Alors que l’immigration est devenue un des thèmes majeurs de la précampagne présidentielle, le Conseil d’analyse économique (CAE), un service rattaché à Matignon mais réunissant des universitaires indépendants, publie, ce mardi 9 novembre, une note appelant à « repenser la politique migratoire » de la France, de manière à augmenter l’immigration qualifiée.

Cette note, insiste en préambule Philippe Martin, président du CAE, ne répond pas à une commande de l’exécutif, mais résulte des travaux des deux auteurs, Emmanuelle Auriol, membre du CAE et professeure à l’Ecole d’économie de Toulouse, et Hillel Rapoport, de l’université Paris-I et de l’Ecole d’économie de Paris. Elle « n’engage qu’eux et pas les autres membres du CAE ». Ce débat autour de l’immigration « qualifiée », que le CAE présente comme « source de prospérité », n’est pas nouveau. Nicolas Sarkozy avait, lors de son accession à la présidence de la République, en 2007, prôné une immigration « choisie » en opposition à une immigration « subie ».

En 2019, sous la présidence d’Emmanuel Macron, le gouvernement d’Edouard Philippe avait à son tour présenté un ensemble de mesures visant à « reprendre le contrôle de notre politique migratoire », selon les termes employés par le premier ministre, avec entre autres l’intention de renforcer l’immigration de travail, en mettant en place des objectifs chiffrés pour répondre aux besoins non couverts, tels que définis par une liste des « métiers en tension » fixée en 2008 par arrêté et réactualisée en 2019.

« Perception négative »

Sans le formuler explicitement, le CAE dresse en filigrane un constat d’échec de ces politiques. « Malgré des initiatives en faveur de l’immigration de travail, et notamment du travail qualifié, l’immigration familiale demeure le principal motif des visas accordés en France », écrivent les deux auteurs de la note. En 2019, le motif économique représentait 39 000 titres de séjour, contre 91 000 pour le motif familial et 90 000 titres étudiants, selon les chiffres du ministère de l’intérieur.

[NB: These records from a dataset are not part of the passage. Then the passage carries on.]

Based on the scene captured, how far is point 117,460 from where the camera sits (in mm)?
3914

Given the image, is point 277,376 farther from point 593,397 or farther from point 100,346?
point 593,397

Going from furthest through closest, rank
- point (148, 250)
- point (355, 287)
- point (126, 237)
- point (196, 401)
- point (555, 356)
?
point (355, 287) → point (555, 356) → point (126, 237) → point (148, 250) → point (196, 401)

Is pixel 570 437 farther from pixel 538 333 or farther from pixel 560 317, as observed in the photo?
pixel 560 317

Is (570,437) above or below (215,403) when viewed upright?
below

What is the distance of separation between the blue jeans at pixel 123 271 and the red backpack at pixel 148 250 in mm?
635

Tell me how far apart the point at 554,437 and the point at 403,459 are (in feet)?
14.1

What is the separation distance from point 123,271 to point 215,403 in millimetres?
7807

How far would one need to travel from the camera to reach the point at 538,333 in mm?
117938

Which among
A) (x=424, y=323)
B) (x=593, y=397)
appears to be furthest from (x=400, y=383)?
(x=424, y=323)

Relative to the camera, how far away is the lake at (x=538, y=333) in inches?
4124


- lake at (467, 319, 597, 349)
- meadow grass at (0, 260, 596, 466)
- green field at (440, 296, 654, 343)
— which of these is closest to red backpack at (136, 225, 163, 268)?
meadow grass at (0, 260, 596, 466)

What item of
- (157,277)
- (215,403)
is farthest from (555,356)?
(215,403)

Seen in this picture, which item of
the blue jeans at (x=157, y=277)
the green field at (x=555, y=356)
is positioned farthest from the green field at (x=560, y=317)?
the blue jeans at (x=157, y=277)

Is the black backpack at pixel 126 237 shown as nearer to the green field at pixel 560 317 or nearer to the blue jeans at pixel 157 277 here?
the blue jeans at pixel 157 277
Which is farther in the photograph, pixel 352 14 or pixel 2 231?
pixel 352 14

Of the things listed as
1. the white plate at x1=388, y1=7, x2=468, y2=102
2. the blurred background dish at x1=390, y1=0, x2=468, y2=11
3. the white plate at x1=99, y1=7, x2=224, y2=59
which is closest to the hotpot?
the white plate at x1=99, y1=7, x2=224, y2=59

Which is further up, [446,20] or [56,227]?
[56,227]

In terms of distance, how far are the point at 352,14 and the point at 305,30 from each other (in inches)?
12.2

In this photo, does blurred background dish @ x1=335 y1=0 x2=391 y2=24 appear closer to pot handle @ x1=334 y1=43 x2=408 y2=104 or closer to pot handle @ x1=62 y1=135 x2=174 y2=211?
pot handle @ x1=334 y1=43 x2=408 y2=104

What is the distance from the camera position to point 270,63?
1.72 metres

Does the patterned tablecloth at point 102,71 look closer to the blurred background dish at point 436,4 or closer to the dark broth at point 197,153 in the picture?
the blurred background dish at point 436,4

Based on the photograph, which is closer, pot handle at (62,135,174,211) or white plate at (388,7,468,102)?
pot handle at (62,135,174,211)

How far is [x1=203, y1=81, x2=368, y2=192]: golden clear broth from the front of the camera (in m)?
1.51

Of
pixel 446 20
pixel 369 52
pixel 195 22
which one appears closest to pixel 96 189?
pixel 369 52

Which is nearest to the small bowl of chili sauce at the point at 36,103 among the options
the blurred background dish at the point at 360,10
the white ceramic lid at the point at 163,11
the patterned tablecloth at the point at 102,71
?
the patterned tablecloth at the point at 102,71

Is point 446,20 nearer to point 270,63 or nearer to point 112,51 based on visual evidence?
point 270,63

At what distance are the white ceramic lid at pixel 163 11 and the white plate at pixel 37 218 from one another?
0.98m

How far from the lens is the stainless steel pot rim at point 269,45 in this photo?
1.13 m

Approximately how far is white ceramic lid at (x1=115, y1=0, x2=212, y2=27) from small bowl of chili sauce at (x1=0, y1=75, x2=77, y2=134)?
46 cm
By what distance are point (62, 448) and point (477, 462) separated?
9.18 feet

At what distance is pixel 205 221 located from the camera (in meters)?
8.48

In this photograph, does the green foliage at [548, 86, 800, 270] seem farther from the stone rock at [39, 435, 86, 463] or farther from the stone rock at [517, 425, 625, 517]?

Sachant que le flux annuel des immigrés entrant en France, tel que mesuré par l’Organisation de coopération et de développement économiques (OCDE), était de 292 000 personnes en 2019, soit 0,41 % de la population, contre 0,85 % pour la moyenne des pays membres de l’OCDE. Résultat, pour la période 2000-2010, les immigrés ont permis d’augmenter le nombre de travailleurs hautement qualifiés de seulement 3,5 % en France, contre 10 % au Royaume-Uni, en Australie ou au Canada, et de près de 7 % aux Etats-Unis ou en Suède, selon les données de l’OCDE.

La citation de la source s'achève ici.